==== Document text
Can you imagine the feeling of being the rope in a tug of war? Of being the wishbone at a Thanksgiving dinner? No matter how things turn out, you end up pulled and torn in two.

Tony Hynes as a wishbone with conflict in adoption

It was a lot for Tony.

Tony is now an educator at the Center for Adoption Support and Education (C.A.S.E.), as well as a doctoral student. In Episode 307 of Adoption: The Long View, hearTony’s story and how it felt when the people he loved and who loved him, along with the system, ended up “splitting the baby “ – in the parlance of the King Solomon story.

How NOT to split the baby 1
Ep307: How NOT to split the baby

Post Script from Tony Hynes

After our interview, Tony reached out with more he’d like to say to parents in interracial adoption:

It’s critical for interracial adoptive parents to explore their own cultural identities. When parents embrace and learn about their own cultural histories, they lessen the likelihood of their child feeling Othered as the only individual who is expected to learn and embrace their cultural/racial identities in the household.

When parents do that work it reminds their kids that it is OK for them to embrace the cultural histories tied to their parents’ identities. Doing so may increase a sense of belonging in their families and support them in any racial identity struggles they encounter as they begin to accept all of what their family culture represents.

Tony Hynes Educates to Reduce Conflict in Adoption

Tony Hynes was adopted by his parents, Mary and Janet, in the mid-1990s. He writes about his experiences growing up as both an interracial adoptee and in an LGBTQ-headed household in his memoir The Son With Two Moms, a text that has been cited in the family court system to highlight best practices.

Tony is an advocate for families like his, having served on the Board of Directors for organizations that highlight adoptive families from diverse upbringings. He has been invited to speak at conferences on adoption and foster care throughout the nation, and has a passion for speaking up for children and families touched by challenges in the adoption and foster care system.

It would have been really great
to be told “We love them
because they are also our family now.
We are all family to each other.”
========
==== Information shown
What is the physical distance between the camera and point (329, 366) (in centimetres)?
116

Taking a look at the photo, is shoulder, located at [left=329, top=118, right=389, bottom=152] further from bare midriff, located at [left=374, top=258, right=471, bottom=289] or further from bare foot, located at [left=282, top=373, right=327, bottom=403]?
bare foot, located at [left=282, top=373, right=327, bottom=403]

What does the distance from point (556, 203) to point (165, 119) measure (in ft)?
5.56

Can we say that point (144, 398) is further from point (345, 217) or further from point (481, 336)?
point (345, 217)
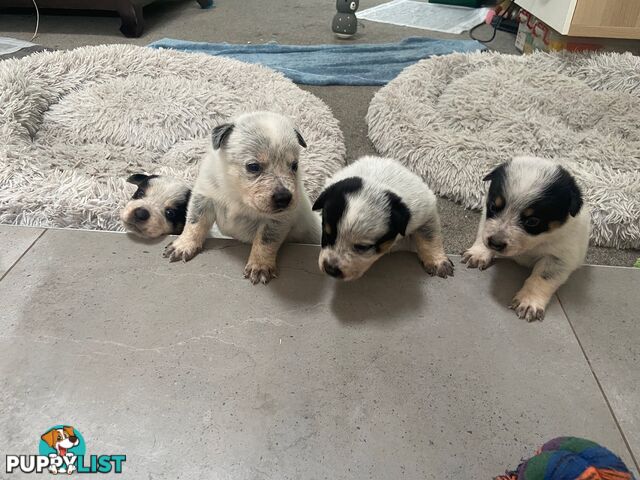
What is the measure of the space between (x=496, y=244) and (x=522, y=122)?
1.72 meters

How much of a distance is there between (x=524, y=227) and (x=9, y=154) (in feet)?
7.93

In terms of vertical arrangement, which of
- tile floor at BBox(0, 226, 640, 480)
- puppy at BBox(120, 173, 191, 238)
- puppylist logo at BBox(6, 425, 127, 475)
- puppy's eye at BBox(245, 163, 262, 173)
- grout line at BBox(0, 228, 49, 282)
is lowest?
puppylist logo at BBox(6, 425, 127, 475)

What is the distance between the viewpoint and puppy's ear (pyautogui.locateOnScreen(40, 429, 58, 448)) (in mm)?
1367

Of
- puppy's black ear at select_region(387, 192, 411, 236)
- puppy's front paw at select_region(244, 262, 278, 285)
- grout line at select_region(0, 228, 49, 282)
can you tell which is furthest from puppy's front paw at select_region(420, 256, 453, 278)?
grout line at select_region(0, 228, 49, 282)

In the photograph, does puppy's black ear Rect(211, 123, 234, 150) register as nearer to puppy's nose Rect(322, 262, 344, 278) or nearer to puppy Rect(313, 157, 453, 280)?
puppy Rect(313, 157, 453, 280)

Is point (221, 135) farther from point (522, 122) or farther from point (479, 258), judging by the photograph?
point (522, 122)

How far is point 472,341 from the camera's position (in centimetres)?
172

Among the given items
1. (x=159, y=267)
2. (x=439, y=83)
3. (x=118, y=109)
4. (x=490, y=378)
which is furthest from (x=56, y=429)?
========
## Work to complete
[a] What is the title of the memoir in which Tony Hynes writes about growing up, according to the text on Tony Hynes?
[b] Write the next few lines of the text on Tony Hynes, starting after its last line.
The records have no connection to the text about Tony Hynes.

## Answers to the exercise
[a] The Son With Two Moms

[b]
Then I wouldn’t have to exist
in a space in between.

Tony Hynes in Ep 307 of Adoption: The Long View

Tony completed his masters thesis in Sociology on the psychology of children within same-sex-headed households, and is now completing his Ph.D. studies in Language, Literacy, and Culture at the University of Maryland Baltimore County. His dissertation focuses on social connectedness among adult, interracial adoptees.

As the Training Specialist at the Center for Adoption Support and Education, Tony Hynes has designed innovative training curricula that help families and professionals respond to evaluation and assessment tools that encapsulate holistic pictures of adoptees and foster youth.

Tony Hynes on interrracial adoption and conflict in adoption

Prefer to read? Here’s a transcript (but listening is so much better!).

Listen in to hear:

  • Why Tony prefers the term “interracial” to “transracial.”
  • What Tony wishes his birth family and adoptive family had done differently to not “split the baby.”
  • What did and didn’t matter to young Tony regarding race and sexual orientation and adoption.
  • The unforeseen challenges of living under Legal Guardianship
  • What Tony wishes adoption policy-makers and the legal system knew
  • The most important thing you need to know in your journey as an adoptive parent taking the long view.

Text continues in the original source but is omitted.